Toward Reliable Semantic Communication: Beyond Average Performance
For researchers in semantic communication, this paper provides a unified perspective on reliability beyond average performance, highlighting open challenges and future directions.
This paper addresses the reliability bottleneck in semantic communication under dynamic environments, where existing designs optimize for average performance but neglect lower-tail behavior. It reviews three reliability-oriented approaches, discusses their limitations, and proposes two solution directions: robust adaptive communication under imperfect CSI and joint source-channel-check coding with adaptive retransmission.

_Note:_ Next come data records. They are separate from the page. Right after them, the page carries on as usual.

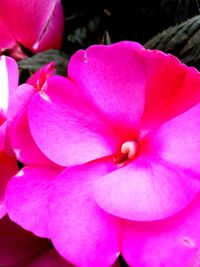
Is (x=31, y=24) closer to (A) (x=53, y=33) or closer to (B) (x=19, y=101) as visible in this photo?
(A) (x=53, y=33)

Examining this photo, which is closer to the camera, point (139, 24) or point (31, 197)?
point (31, 197)

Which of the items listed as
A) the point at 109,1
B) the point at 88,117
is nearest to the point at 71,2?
the point at 109,1

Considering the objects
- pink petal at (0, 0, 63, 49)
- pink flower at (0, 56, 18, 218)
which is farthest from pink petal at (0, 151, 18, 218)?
pink petal at (0, 0, 63, 49)

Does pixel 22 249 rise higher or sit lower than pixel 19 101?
lower

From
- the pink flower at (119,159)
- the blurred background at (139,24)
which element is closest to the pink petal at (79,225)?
the pink flower at (119,159)

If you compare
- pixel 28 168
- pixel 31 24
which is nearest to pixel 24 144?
pixel 28 168

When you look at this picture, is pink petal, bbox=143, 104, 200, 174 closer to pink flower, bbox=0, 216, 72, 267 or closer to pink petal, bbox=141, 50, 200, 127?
pink petal, bbox=141, 50, 200, 127
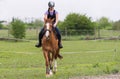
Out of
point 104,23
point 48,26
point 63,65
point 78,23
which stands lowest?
point 63,65

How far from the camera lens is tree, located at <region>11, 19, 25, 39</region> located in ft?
212

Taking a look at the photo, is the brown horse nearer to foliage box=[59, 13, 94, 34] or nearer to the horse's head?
the horse's head

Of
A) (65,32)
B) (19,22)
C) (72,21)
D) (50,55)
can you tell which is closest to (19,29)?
(19,22)

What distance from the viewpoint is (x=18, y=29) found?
6519 centimetres

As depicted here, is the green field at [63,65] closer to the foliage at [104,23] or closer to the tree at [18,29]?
the tree at [18,29]

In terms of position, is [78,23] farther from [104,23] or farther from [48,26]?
[48,26]

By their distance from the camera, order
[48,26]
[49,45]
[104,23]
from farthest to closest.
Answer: [104,23] → [49,45] → [48,26]

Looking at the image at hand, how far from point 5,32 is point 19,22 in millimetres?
5069

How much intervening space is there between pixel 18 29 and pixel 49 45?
5136cm

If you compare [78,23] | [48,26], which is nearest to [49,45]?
[48,26]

Semantic communication has emerged as a promising paradigm for improving transmission efficiency by conveying task-relevant semantics rather than raw data. Although recent studies have achieved notable gains in communication efficiency and average task performance, reliability remains a fundamental bottleneck in dynamic and uncertain environments. In particular, most existing designs are still optimized mainly for average-case behavior, while lower-tail performance under adverse transmission conditions remains insufficiently understood and inadequately protected. In this article, we present a unified perspective on reliable semantic communication beyond average performance. We first review three reliability-oriented design categories: channel-aware adaptation, robustness-oriented codec design, and hybrid automatic repeat request (HARQ)-based retransmission. We show that these approaches address reliability from complementary perspectives, but each still has inherent limitations. Motivated by these observations, we discuss two solution directions: robust adaptive semantic communication under imperfect CSI, and joint source-channel-check coding with adaptive retransmission for sample-level reliability enhancement. Finally, we outline several future research directions, including the joint design of robustness and retransmission, reliability metrics beyond averages, and compatibility with existing digital wireless networks.